━━ Texte extrait

Cela ne veut certainement pas dire qu’il les encourageait à manger de la viande ou du poisson. En tant que renonçants, les monastiques devaient accepter ce qu’on leur donnait et peu de laïques étaient alors végétariens ; par ailleurs, il y a également des textes qui indiquent clairement que le Bouddha conseillait aux laïques bouddhistes de ne pas tuer d’animaux puisqu’ils avaient le choix de leur nourriture. Mais on oublie cette deuxième partie et on cite des textes en les pervertissant pour justifier le fait de continuer à manger de la viande parce que c’est une habitude et un plaisir gustatif dont on ne veut pas se priver.
Dans le code monastique originel, les vêtements des monastiques étaient supposés être constitués de haillons récoltés en mendiant. Tout cela n’existe plus, c’est devenu complètement ritualisé, il y a désormais dans le monde Théravada la coutume de « katina » (offrande de robes neuves aux monastiques une fois par an). Les monastiques étaient supposés vivre la vie « sans demeure », c’est-à-dire une vie sans attaches, ils étaient censés ne jamais demeurer au même endroit sauf pendant la mousson. Est-ce réalisable dans le monde d’aujourdhui ? Les monastiques sont désormais hébergés dans des monastères. Dans le Théravada, c’est encore la norme des saddhus indiens : vivre uniquement d’aumônes, tandis que chez les Tibétains et dans le Zen, les moines peuvent travailler pour subvenir à leurs besoins. Est-ce que cela change l’essence de l’Eveil auquel les uns et les autres aspirent ? Peut-être certaines règles sont-elles une aide et un soutien pour certains et un empêchement pour d’autres.

Les textes canoniques rapportent des exemples d’auditeurs devenus des éveillés simplement en écoutant le Bouddha exposer les grandes vérités de son enseignement. On admet qu’il s’agit là de quelque chose de peu probable, voire d’impossible, et qu’il s’agit d’une façon de présenter les choses qui appelle à la réflexion. Ces textes ne se souciaient pas de la vérité historique, mais de transmettre l’essence de l’enseignement. (On sait maintenant qu’il en a été de même avec les Evangiles et d’autres textes regardés comme sacrés).

━━━━
━━ Données présentées

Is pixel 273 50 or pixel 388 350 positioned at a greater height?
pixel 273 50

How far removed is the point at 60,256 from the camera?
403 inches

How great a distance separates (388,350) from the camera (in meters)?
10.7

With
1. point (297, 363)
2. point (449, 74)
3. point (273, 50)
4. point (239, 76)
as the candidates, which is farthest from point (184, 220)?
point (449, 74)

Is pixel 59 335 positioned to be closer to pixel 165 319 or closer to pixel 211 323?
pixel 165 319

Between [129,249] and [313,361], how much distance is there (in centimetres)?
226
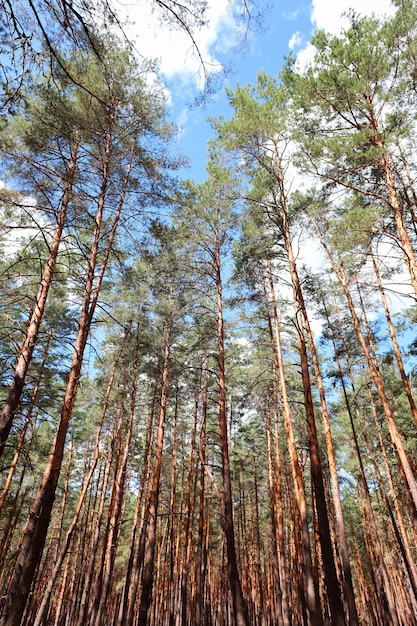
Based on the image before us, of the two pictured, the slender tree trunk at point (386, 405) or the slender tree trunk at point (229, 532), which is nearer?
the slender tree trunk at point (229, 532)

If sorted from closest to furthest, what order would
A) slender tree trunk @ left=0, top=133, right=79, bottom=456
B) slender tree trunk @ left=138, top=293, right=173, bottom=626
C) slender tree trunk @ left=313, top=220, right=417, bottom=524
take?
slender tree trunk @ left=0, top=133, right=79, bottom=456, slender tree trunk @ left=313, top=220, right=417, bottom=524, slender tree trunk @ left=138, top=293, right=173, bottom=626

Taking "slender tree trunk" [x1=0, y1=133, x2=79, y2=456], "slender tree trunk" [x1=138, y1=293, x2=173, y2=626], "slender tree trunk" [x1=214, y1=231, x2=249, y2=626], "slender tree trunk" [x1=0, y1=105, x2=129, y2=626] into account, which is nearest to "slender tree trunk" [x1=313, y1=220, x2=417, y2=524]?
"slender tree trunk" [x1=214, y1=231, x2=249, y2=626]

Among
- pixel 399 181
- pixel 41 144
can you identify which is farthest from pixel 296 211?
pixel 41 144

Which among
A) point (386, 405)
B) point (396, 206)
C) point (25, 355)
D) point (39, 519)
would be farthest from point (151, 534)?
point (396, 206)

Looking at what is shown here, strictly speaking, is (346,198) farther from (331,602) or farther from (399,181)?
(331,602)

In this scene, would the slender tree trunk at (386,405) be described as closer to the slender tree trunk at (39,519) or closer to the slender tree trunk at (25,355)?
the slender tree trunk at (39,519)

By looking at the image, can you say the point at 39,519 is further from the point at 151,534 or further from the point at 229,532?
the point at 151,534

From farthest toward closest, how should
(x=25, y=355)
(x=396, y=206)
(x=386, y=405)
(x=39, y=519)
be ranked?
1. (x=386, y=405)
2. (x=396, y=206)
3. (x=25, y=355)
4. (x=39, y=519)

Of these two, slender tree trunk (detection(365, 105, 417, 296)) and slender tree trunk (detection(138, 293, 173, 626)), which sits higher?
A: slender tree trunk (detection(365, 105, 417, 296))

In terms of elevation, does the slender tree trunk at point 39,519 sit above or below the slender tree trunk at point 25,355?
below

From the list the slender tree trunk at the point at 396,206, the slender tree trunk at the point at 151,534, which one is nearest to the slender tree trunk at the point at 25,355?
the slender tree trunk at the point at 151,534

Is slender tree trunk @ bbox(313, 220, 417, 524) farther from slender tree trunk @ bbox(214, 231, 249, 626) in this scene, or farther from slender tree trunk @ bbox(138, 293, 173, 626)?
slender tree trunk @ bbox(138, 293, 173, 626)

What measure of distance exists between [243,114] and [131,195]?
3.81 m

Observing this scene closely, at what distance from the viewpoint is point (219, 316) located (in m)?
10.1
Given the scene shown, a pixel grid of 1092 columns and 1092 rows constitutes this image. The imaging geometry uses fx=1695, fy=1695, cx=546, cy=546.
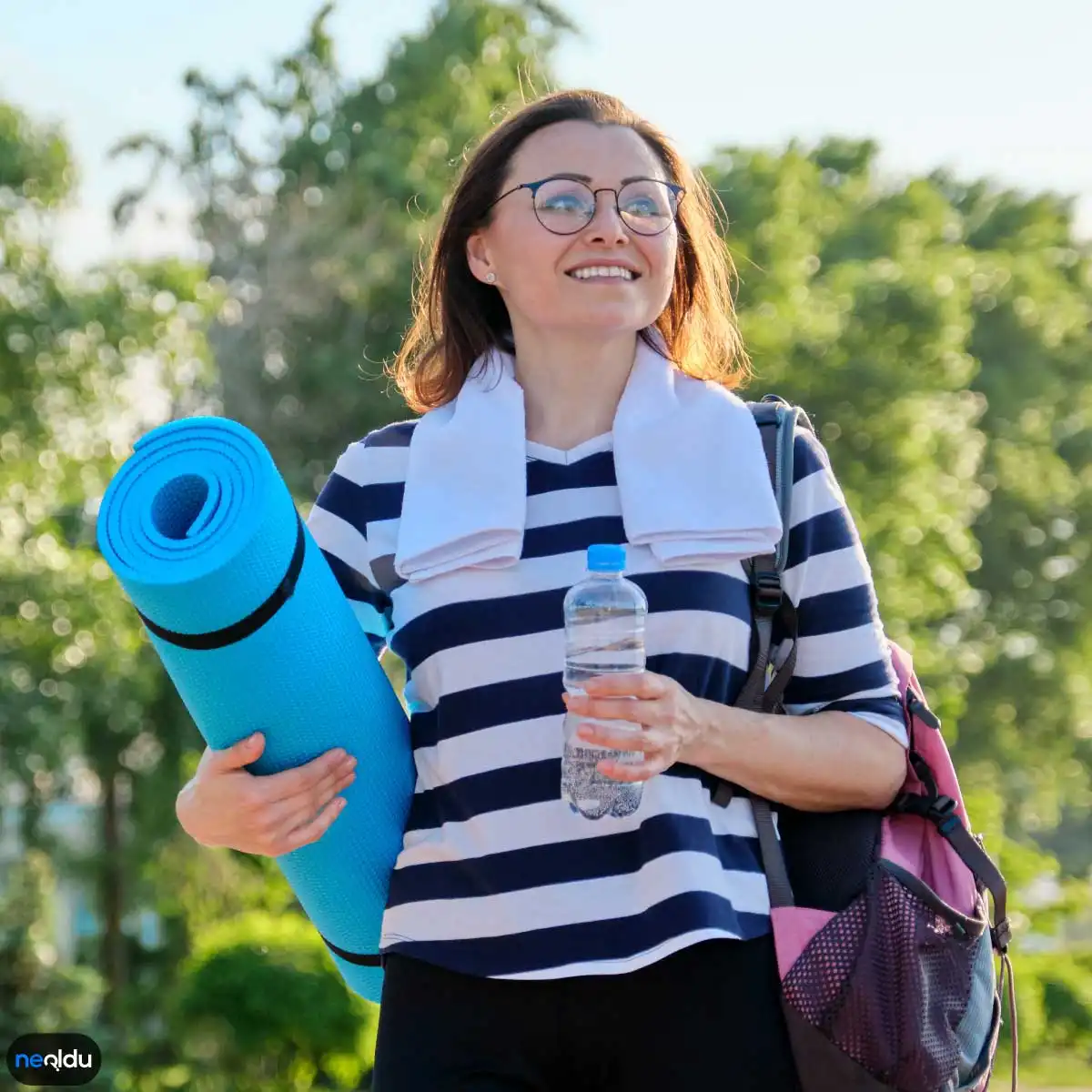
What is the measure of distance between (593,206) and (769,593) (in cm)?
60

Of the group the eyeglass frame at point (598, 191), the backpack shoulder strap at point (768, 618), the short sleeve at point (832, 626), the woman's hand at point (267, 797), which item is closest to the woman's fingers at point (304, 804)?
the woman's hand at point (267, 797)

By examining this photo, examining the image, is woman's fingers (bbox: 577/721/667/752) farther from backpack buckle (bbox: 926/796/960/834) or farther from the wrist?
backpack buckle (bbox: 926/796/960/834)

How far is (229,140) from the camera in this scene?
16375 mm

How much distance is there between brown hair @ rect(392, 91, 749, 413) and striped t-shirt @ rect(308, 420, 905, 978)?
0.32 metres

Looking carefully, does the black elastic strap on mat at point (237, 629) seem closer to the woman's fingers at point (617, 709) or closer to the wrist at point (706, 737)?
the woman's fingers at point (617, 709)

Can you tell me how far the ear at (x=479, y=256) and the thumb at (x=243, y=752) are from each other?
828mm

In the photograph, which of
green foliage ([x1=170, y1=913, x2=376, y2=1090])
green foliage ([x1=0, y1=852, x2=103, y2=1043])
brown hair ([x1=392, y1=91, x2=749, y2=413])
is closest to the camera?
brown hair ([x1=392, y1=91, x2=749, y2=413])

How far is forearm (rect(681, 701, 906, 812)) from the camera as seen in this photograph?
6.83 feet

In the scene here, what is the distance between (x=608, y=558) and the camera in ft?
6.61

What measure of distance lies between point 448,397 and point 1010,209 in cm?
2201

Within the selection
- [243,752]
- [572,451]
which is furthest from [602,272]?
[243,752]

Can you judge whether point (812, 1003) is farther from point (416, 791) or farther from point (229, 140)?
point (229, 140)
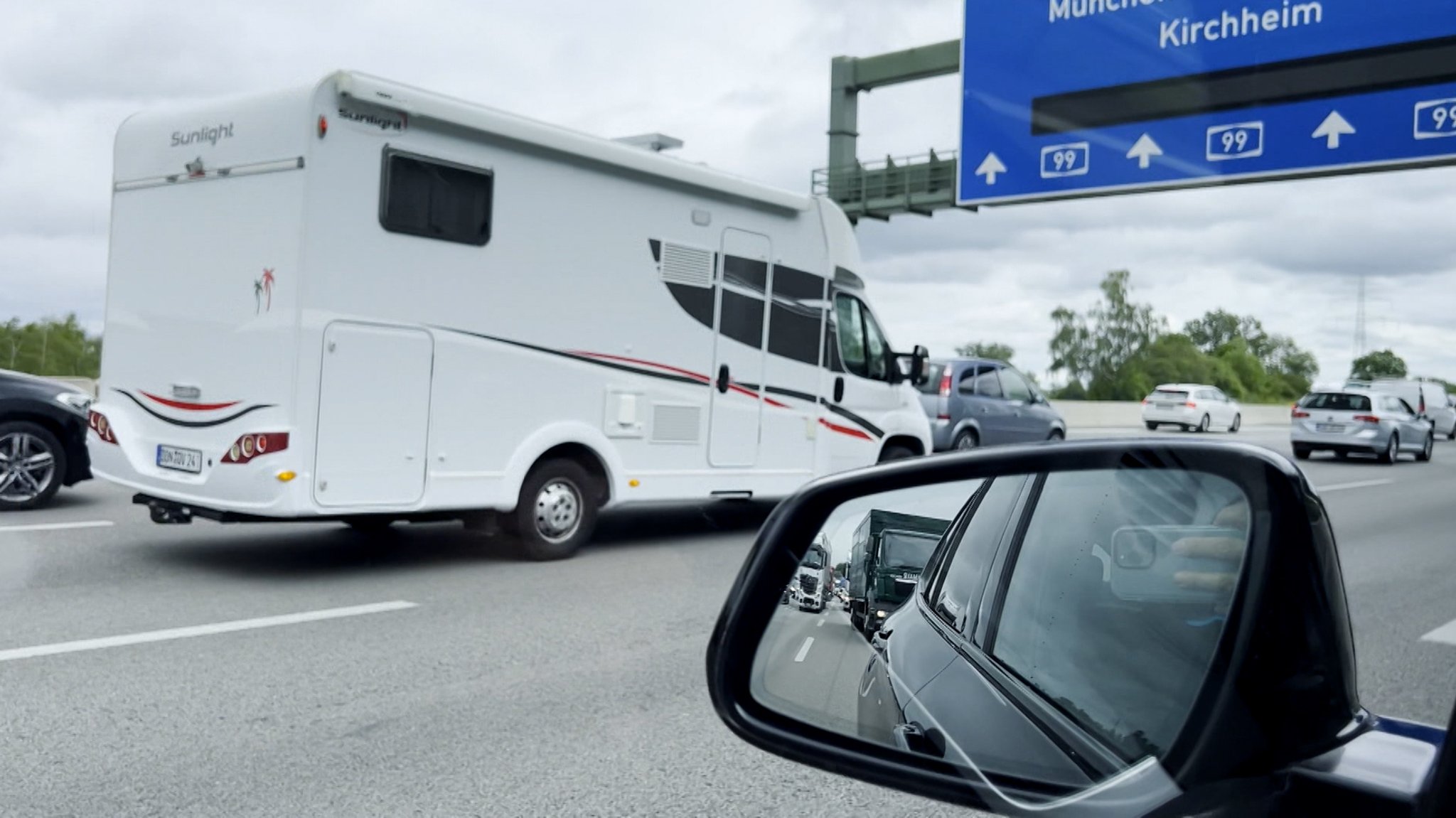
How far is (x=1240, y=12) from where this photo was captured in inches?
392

━━━━

## Consignes de travail
1. Traduisez en anglais la phrase suivante du texte sur la vie monastique bouddhiste : « Ces textes ne se souciaient pas de la vérité historique, mais de transmettre l'essence de l'enseignement. »
2. Prolongez le texte sur la vie monastique bouddhiste au-delà de sa dernière phrase.
Les données n'ont aucun lien avec le texte sur la vie monastique bouddhiste.

## Corrigé des exercices
1. These texts were not concerned with historical truth, but with passing on the essence of the teaching.

2.
Revenons à l’essence du Bouddhisme : l’expérience personnelle, seule la vérité d’un Dharma vécu peut survivre à l’impermanence. Les formes ont changé et elles changeront encore. Le bouddhisme qui prend racine en Occident se caractérise essentiellement par deux changements majeurs : les laïques ne veulent pas seulement soutenir la pratique des monastiques, mais pratiquer elles-mêmes, plus même, les laïques enseignent et ce sont de plus en plus des femmes. Le fait que les laïques enseignent et pas seulement les monastiques, c’est un changement important dans la transmission mais aussi dans les relations laïcat/monastiques. Dans la tradition bouddhique, les monastiques étaient en charge de la transmission du Dharma, en échange de quoi les laïques prenait soin de leurs besoins matériels. Désormais, l’accès aux écrits n’est plus réservé à une élite érudite. Les grands textes bouddhiques sont traduits et disponibles aussi bien dans des livres que sur internet.

Toutes sortes de changements font leur apparition dans le monde bouddhique occidental, mais aussi en Asie. En France, un courant s’est développé qui veut garder l’essence du Zen sans l’habillage culturel, « le zen occidental ». En Angleterre, la communauté Triratna a développé une pratique occidentalisée qui fusionne des éléments de plusieurs véhicules (yana). Aux Etats unis, Chogyam Trungpa a quitté sa robe tibétaine, s’est marié, s’est habillé à l’occidentale, et a incorporé des éléments d’autres traditions de sorte à adapter le Dharma aux demandes du monde moderne. Le vénérable Thich Nhat Hanh est le fondateur d’une nouvelle expression de l’enseignement du Bouddha, appropriée au monde actuel, qui s’applique de façon directe aussi bien aux laïques qu’aux monastiques. Un bouddhisme engagé qui n’oublie pas les drames du monde et qui offre à chacune et à chacun un guide de conduite éthique en phase avec les réalités de notre temps. Dans ce nouvel ordre bouddhiste, femmes et hommes bénéficient du même respect et de la même dignité. C’est nouveau dans le bouddhisme, comme la préoccupation pour l’environnement, le végétarisme comme règle de vie, une charte d’engagement pour les couples, une place pour les enfants dans les enseignements.

L’expression du Dharma change en effet, et pour le mieux. Il se produit aussi d’autres changements, qui ont un impact dans la société en général. Parallèlement à l’enracinement du Dharma en Occident, se développe un engouement pour l’outil essentiel du bouddhisme : la méditation, mais sans rapport direct avec l’enseignement bouddhique, la méditation vue simplement comme un moyen de se sentir mieux dans sa peau. On voit ce qu’est devenu le « yoga » en Occident ; ce qui, originellement, était une méthode de contrôle du corps et de l’esprit en vue d’atteindre « moksha », la libération, est désormais enseigné pour aider à la souplesse des articulations dans les maisons de retraite. La méditation est en train de suivre le même chemin.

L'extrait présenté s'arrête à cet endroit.